寝た相手を抱きしめて寝ることなどないも同然で、むしろ行為が終われば次の相手を探しに行く程度に今の相手のことはもう頭にない。相手も恐らく同様で、『仕事』として以上に誰かの寝台を温めることはないだろう。
 なのに上気した頬で息を乱し、忘我だった薄蒼の視線が自分に再び焦点を結ぶと、相手が身を翻すよりも早く腕の檻に閉じ込めたくなるのは何故なのか。
 お互いの汗ばんでしっとりと濡れた肌が触れあい、新たな熱が身体の奥にともるとしても、むしろそれが心地よいのだ。
 立ち上がれば身長の殆ど変らない相手を背後から抱きしめ、首筋から肩へと滑らかに続く筋肉の曲線に唇をつける。

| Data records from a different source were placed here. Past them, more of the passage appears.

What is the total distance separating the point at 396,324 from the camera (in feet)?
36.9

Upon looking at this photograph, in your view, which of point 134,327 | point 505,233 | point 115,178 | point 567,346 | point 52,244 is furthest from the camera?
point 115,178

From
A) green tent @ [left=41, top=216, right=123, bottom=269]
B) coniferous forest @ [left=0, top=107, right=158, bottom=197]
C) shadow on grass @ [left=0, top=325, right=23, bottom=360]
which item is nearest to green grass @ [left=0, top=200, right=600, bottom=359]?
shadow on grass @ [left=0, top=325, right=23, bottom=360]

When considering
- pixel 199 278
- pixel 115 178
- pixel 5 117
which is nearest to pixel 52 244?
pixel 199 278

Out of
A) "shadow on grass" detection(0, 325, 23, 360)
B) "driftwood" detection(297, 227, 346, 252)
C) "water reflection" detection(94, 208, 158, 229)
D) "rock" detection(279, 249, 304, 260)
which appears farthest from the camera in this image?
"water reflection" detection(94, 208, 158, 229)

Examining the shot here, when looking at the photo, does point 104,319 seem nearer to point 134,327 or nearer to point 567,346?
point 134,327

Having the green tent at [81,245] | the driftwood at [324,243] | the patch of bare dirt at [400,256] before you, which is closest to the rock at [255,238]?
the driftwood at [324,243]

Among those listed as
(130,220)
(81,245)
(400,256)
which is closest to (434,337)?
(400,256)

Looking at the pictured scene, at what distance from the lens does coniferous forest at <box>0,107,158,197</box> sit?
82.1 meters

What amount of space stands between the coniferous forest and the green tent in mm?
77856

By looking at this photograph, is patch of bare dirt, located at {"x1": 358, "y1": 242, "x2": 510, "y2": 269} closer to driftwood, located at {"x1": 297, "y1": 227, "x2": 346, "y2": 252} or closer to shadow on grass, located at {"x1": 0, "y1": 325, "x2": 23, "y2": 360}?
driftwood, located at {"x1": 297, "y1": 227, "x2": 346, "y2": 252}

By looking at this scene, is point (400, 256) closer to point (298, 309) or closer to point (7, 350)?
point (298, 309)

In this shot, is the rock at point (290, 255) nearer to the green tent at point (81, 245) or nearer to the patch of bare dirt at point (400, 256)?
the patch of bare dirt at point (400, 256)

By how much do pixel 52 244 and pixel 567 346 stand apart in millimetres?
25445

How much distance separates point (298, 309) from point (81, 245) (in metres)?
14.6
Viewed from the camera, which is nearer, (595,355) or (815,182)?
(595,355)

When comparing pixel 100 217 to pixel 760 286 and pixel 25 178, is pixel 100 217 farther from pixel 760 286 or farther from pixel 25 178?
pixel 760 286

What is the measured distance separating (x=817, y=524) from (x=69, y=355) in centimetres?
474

 こんなことはこちらも慣れないが、相手も慣れないのだろう。
 苦笑まじりに軽く身じろぐ気配がするが、逃れようと言うほどのものでもない。
「苦しいぞ」
 笑いが混じった呟きとともに首を軽く捻って、こちらの意図を量ろうとする。そして鳩尾あたりで組み合わせた腕に手を重ねてきた。
「眠れそうだから、じっとしてろ」
「私は眠くない」
 そういいながらも口調は揶うようで、腕の中にある身体は逃げない。だいたい日常においても殆ど眠らないことの男にとって、眠りの快楽など興味が薄いのは間違いないが、こちらの楽しみを否定する様子はなかった。
「こうやってると気分が良いんだ」
「私は苦しい。男に抱かれて眠る趣味もない」
「煩い」
 笑いを含んだ他愛ないやり取り。
 腕の中の身体。
 肌で感じる穏やかな呼吸。
 どれもが何か満たされた眠りにいざなう。
「添い寝は特別料金だぞ」
 腕から逃れることを諦めたのか、溜息交じりの苦笑とともに身体の力が少し抜ける。
「こういう気持ちはなんと言うのだろうな?」
「知るか。頭で考えるのはお前の方が得意だろう」
 デキウスは小さな欠伸を一つすると、心地よさげに抱きしめなおして穏やかな眠りへと滑り落ちて行った。